Liebe Clara, ja: Selbst mir als Person mit klaustrophobischen Neigungen ist eine U-Bahn immer noch lieber als der Innenstadtverkehr von M. Das muss man sich echt nicht freiwillig geben, zumal die gerne drängeln, obschon sie selber oft kaum ausm Arsch kommen. Dazu die Parkplatzprobleme. Nee: Da sind Bus und Bahn schon die eindeutig angenehmere Wahl - trotz allem. Nach einem Jahr in M benötige ich das Auto inzwischen nur noch, wenn ich nach L muss oder um den Wochenendeinkauf nach Hause zu chauffieren :)
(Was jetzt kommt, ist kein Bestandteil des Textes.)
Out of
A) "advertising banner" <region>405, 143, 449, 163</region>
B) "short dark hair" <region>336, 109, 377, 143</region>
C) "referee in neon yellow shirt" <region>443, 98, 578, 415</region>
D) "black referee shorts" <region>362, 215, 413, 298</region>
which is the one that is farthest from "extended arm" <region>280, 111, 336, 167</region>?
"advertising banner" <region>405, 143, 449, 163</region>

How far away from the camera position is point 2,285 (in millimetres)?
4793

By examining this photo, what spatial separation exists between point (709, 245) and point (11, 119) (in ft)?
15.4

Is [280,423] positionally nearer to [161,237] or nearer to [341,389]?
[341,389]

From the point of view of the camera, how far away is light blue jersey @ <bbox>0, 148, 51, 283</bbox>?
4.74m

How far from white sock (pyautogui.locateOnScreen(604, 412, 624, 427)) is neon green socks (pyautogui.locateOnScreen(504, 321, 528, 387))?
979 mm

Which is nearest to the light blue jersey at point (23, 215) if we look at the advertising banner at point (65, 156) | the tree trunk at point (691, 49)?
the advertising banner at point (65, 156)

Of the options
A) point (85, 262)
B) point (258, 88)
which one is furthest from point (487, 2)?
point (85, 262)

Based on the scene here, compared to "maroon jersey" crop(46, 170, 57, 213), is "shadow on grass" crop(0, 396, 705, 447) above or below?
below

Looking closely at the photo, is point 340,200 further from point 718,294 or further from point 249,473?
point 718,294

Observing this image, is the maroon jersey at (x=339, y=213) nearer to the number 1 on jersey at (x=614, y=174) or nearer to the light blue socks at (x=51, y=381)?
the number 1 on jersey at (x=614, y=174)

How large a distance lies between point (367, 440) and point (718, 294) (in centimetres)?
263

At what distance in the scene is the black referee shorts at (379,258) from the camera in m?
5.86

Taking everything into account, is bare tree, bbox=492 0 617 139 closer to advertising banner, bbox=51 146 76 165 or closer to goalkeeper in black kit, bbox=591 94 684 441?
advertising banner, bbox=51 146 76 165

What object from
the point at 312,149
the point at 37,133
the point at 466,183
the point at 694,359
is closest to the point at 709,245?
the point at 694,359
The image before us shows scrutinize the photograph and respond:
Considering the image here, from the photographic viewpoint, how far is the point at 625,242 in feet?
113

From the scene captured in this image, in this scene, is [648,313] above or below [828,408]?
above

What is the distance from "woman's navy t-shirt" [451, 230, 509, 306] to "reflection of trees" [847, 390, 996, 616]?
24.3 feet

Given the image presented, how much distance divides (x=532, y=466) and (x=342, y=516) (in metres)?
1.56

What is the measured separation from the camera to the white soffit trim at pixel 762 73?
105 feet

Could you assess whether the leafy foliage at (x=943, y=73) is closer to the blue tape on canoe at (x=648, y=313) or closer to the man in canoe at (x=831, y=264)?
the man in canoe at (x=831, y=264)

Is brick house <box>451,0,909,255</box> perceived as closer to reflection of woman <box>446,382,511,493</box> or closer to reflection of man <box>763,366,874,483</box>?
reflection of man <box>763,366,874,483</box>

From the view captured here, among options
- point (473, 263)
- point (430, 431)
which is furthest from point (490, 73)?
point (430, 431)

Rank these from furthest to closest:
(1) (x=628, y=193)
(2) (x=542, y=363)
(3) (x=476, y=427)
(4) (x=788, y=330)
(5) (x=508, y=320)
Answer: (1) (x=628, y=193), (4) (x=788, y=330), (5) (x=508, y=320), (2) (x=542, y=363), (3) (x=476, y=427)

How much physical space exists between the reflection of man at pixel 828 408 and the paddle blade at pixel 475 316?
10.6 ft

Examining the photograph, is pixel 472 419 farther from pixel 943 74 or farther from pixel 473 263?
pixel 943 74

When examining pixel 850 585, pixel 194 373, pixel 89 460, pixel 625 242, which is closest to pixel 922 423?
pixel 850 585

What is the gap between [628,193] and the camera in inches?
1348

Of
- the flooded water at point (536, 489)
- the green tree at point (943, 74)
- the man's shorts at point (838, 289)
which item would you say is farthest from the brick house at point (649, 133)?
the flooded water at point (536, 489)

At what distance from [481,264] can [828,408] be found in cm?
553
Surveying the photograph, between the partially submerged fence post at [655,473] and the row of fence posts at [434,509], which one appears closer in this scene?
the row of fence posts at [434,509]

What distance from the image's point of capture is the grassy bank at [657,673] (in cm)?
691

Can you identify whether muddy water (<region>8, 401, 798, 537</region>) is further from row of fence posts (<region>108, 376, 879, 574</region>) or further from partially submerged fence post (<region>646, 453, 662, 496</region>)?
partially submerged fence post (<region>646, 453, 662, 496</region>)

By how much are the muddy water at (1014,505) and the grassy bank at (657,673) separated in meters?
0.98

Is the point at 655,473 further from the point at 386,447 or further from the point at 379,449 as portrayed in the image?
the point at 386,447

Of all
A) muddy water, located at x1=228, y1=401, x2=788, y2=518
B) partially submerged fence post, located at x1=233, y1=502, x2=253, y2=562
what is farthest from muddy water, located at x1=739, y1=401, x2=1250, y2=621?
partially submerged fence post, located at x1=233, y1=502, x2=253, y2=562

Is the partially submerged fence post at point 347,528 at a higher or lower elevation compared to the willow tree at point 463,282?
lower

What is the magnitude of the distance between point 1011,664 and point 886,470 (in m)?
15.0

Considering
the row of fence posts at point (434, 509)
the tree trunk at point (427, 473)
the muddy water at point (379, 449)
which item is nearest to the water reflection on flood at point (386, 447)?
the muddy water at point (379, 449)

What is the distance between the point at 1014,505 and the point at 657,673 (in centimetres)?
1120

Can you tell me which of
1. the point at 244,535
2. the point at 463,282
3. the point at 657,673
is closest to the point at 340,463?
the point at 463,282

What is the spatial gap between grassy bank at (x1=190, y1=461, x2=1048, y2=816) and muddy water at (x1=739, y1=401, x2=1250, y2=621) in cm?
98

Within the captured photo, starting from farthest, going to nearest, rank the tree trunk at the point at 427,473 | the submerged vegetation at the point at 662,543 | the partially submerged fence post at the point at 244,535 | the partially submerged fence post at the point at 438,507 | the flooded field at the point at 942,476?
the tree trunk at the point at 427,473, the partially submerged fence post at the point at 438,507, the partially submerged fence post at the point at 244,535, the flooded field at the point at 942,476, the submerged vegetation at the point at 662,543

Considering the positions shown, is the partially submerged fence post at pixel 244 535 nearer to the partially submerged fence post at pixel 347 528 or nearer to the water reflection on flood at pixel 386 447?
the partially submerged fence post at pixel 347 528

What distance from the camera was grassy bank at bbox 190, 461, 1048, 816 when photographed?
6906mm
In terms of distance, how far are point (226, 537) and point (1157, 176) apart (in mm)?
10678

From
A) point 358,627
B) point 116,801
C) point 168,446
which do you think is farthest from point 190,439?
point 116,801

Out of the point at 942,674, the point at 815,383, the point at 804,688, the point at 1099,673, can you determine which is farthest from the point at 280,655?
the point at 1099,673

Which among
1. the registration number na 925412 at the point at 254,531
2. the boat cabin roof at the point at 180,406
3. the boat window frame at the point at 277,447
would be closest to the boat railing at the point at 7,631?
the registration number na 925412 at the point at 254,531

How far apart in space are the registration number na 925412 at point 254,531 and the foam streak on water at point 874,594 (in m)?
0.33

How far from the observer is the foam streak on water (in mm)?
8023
Liebe Goldi, Großveranstaltungen verursachen mir irgendwie Übelkeit, ich bin deshalb nicht so der Konzertfreak, jedenfalls findet man mich nicht im Pulk in der Mitte. Eher am Rande und beobachtend :) Hier in L gibt es in jedem Sommer Tage der Philharmonie: In einem Park wird dazu extra eine kleine Bühne aufgebaut mit etlichen Sitzplätzen. Viel schöner aber fand ich immer, außerhalb dieses aufgebauten und durch Zäune mit Sichtschutz gesicherten Bereiches auf der Wiese zu liegen, in den Abendhimmel zu schauen und die Musik zu genießen. DAS finde ich geil :)
Weihnachtsmärkte haben für mich keinen wirklichen Reiz, solange sie auf einem bestimmten Platz angestammt sind. Mit einer Freundin war ich mal in Berlin, da führte der "Weihnachtsmarkt" eher immer an der Straße lang - das war viel cooler. Sicherlich kein typischer Weihnachtsmarkt, aber man hatte deutlich mehr Luft zum Atmen und Platz genug, der anderen den Senf auf den Mantel zu schummeln.
Volle Geschäfte... Es kommt drauf an: Bin ich allein unterwegs, habe ich immer die Ohren zugestöpselt und höre Musik. Auf diese Weise schotte ich mich ab. Das mache ich überhaupt oft und gern.
Manchmal denke ich, ich habe autistische Züge :)

Bohli hat gesagt…

Es scheint vielleicht komisch, ich denke aber das wir Menschen genau durch diese Unterschiede eben Menschen sind. Jedes dieser Gefühle macht uns einzigartig und verbindet uns mit Menschen mit denen wir genau dieses Gefühl teilen. Sei es solche Situationen in der U-Bahn oder eben anders wo. Wünsche dir viel Spaß beim Auto fahren und Grüße aus dem voll besetzen IC ;-)

Nono hat gesagt…

Und ich habe ja schon alles dazu gesagt :)

Ist aber gut, zu wissen, dass man damit nicht allein ist.

Liebe Grüße (ich lasse das Knuddeln jetzt mal weg)

Nicola Hinz hat gesagt…

Find ich auch gar nicht merkwürdig, ich finde das alles total nachvollziehbar. Ich habe bis heute ein ganz entschiedenes Problem mit öffentlichen Verkehrsmitteln. Ohne Auto wäre ich verloren. Und im Flugzeug sitze ich immer am Gang, um wenigstens von da nicht auch noch Energien aufgedrängt zu bekommen. Und ja, aus der tuchfühligen Therapieübung wäre ich auch abgehauen. Ich beschwere mich obendrein regelmäßig bei Leuten, die mir in der Schlange zu nah auf die Pelle rücken. Das passiert mir übrigens immer öfter - als ob vielen Leuten ihr Gefühl für angebrachte Distanz langsam verlustig geht.